The overall burden of chronic disease, inflammation and cardiovascular risk increases with age. Whether the relationship between age and inflammation is impacted by presence of an adverse metabolic burden is not known.

Methods

We determined inflammatory markers in humans (336 Caucasians and 224 African Americans) and in mice, representing a spectrum of age, weight and metabolic burden.

Results

In humans, levels of inflammatory markers increased significantly with age in subjects without the metabolic syndrome, (P=0.009 and P=0.037 for C-reactive protein, P<0.001 and P=0.001 for fibrinogen, P<0.001 and P=0.005 for serum amyloid-A, for Caucasians and African Americans, respectively). In contrast, trend patterns of inflammatory markers did not change significantly with age in subjects with metabolic syndrome in either ethnic group, except for fibrinogen in Caucasians. A composite z-score for systemic inflammation increased significantly with age in subjects without metabolic syndrome (P=0.004 and P<0.006 for Caucasians and African Americans, respectively) but not in subjects with metabolic syndrome (P=0.009 for difference in age trend between metabolic syndrome and non-metabolic syndrome).
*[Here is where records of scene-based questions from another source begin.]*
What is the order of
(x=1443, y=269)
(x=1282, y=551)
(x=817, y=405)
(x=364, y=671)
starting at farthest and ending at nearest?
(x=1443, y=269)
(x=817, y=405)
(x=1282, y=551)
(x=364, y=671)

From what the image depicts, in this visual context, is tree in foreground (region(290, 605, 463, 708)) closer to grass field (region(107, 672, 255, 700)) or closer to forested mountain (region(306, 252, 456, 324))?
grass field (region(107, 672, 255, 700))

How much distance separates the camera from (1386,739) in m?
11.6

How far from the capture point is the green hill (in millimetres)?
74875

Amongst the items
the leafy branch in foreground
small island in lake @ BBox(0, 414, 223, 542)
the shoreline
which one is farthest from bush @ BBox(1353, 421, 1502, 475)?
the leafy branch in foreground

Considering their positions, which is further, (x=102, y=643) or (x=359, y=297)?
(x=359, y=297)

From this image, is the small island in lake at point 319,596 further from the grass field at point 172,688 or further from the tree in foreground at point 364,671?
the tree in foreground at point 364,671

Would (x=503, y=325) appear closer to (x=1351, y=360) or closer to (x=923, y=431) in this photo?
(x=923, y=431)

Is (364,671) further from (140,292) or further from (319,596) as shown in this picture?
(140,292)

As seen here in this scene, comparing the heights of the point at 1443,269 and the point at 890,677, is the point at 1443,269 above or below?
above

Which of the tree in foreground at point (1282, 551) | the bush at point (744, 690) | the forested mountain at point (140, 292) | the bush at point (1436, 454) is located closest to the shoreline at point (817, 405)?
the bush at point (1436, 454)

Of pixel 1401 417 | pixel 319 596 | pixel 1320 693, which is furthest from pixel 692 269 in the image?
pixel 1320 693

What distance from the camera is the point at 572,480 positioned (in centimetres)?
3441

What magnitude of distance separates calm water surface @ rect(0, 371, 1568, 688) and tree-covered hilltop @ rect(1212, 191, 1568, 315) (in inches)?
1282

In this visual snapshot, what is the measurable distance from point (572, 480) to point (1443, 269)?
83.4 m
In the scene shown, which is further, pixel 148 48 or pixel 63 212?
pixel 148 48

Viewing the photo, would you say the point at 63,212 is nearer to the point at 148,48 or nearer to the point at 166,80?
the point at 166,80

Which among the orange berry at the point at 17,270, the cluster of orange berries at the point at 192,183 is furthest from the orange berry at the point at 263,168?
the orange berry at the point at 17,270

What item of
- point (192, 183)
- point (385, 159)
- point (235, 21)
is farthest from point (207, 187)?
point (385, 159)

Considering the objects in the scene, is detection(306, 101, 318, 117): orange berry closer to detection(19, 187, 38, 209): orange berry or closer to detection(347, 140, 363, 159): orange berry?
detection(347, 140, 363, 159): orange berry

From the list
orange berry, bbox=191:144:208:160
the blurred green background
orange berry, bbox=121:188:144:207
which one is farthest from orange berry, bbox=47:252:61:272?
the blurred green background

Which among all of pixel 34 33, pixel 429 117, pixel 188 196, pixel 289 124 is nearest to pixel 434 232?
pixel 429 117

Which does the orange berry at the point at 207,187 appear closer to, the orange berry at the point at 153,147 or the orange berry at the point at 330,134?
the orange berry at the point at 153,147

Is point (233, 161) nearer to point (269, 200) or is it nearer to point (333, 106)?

In contrast, no similar age trend was found in vascular inflammation. The findings in humans were paralleled by results in mice as serum amyloid-A levels increased across age (range 2-15 months, P<0.01) and were higher in ob/ob mice compared to control mice (P<0.001).

Conclusions

Presence of a metabolic challenge in mice and humans influences levels of inflammatory markers over a wide age range. Our results underscore that already at a young age, presence of a metabolic burden enhances inflammation to a level that appears to be similar to that of decades older people without metabolic syndrome.